Consider the case of Azimzadeh and Ehsan v. Commissioner, decided by the U.S. Tax Court. Mr. Azimzadeh operated Stevens Creek Auto Center. His friend Mr. Barghi was also involved in the business, and also had a separate auto business called Luxury for Less. Azimzadeh reported all of Stevens Creek’s income and expenses on his own tax return.
But when the IRS audited him, Azimzadeh claimed that Stevens Creek was really a partnership with Barghi. That should reduce the taxes and penalties he owed, Azimzadeh argued. Predictably, the IRS said this was all his income, and the whole “partnership” argument was a belated convenience. The Tax Court agreed with the IRS. Before concluding that this loose business arrangement wasn’t a partnership, the court looked at eight factors:
- Their agreement and conduct;
- The contributions they each made;
- Their control over income and capital and their right to make withdrawals;
- Whether they shared interests in profits and losses or whether one party was an agent or employee;
- Whether business was conducted in their joint names;
- Whether they filed partnership tax returns and said they were joint venturers;
- Whether they kept separate books; and
- Whether they exercised mutual control and had mutual responsibilities.
This list depends heavily on the facts, but it seemed like an easy case. Mr. Azimzadeh didn’t produce any evidence of a written partnership agreement, and no evidence of an oral agreement either.
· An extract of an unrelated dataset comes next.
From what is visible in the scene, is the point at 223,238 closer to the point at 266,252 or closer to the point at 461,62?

In fact, there were no partnership tax forms, and there was a fuzzy record about who contributed what and how they withdrew money.
On the other hand, there was only one bank account, which could be interpreted as a partnership account. Moreover, Mr. Barghi signed many checks to himself, and that did suggest that not all of this money belonged to Mr. Azimzadeh. But this wasn’t enough, especially where Mr. Azimzadeh had initially reported all of the income on his own return. It was in the audit context where he tried to move the needle.
It wasn’t clear if Barghi was a supplier or a partner, nor how he held himself out to third parties. But all of the sales records listed Stevens Creek as the only seller. Neither Barghi nor Luxury for Less were listed, even for cars that originally came from Luxury for Less. This was no clear partnership.
And while it was true that there was only one bank account and that Barghi had equal control of it, that itself wasn’t enough for the IRS or the Tax Court. There were numerous checks Barghi had signed, but there was no evidence of what Barghi’s role really was. The Tax Court found that no partnership existed.
One might question what it would matter if one party is paying another as an employee or an independent contractor and getting a tax deduction for the payments. In a business context, after all, only net income should be taxed, not gross. Yet sometimes, as in this case, there’s real finger-pointing about who collected income and should be taxed on it. It can be tough to win such an argument with the IRS.